Continuous Delivery

Continuous Delivery

What is Continuous Delivery? It is the process of getting your software to your customers as soon as it is ready. More than that, it is getting individual features, enhancement and defect fixes to your customers as soon as they are ready. Let's talk about where you probably are right now. You are most likely delivering at a regular cadence. Whether that is monthly, weekly, each sprint or once a year, that is what you are doing. I think talking through an example is the best way to illustrate this.

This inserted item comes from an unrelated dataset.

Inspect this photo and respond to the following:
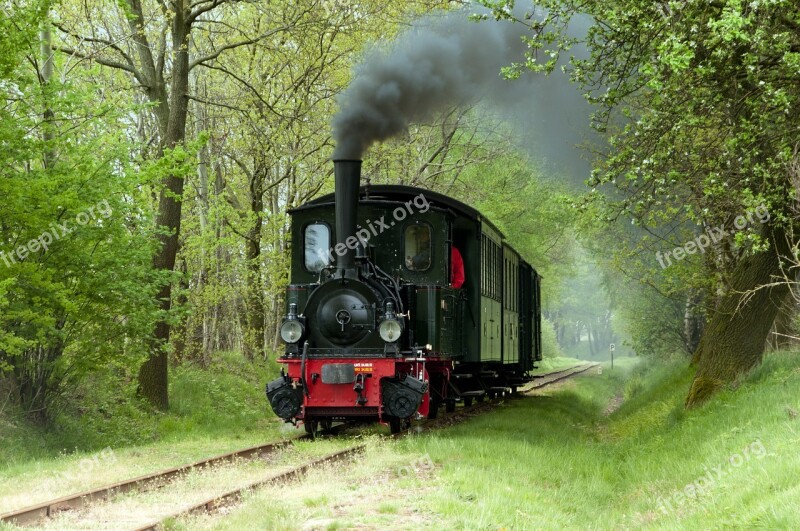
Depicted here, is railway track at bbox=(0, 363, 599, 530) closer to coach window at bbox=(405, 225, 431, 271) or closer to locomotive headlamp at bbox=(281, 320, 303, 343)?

You have a bug in the software. The engineer fixes it and it passes testing. Now, how long until your customer gets this bug fix? At your regular release cadence? Or quicker, maybe a hotfix. Hot fixes cost time and usually delay your next regularly scheduled release. For the same example, but this time continuous delivery. The engineer fixes it and it passes quality gates and finally it is deployed to production and available for your customer to enjoy. The whole process of customer sees bug, reports bug, support reviews bug, engineering reviews bug, engineering fixes bug, customer is happy gets streamlined. We all know the longer the customer waits, the less important the customer feels.


There are a few reasons why this is difficult. First, you need a CD (Continuous delivery) pipeline that works. Second, you (this is the everyone "you") must be willing to adapt to this sort of flow. On top of that, you need to define your work in such a way that your customers get value out of each item you do because each thing is a deployment/release to customers. The world you are in now thinks of deployments to production as a big milestone or are large effort. The smaller the change made, the smaller the risk to the customers. If you follow that line of thinking, then the more deployments to production the better.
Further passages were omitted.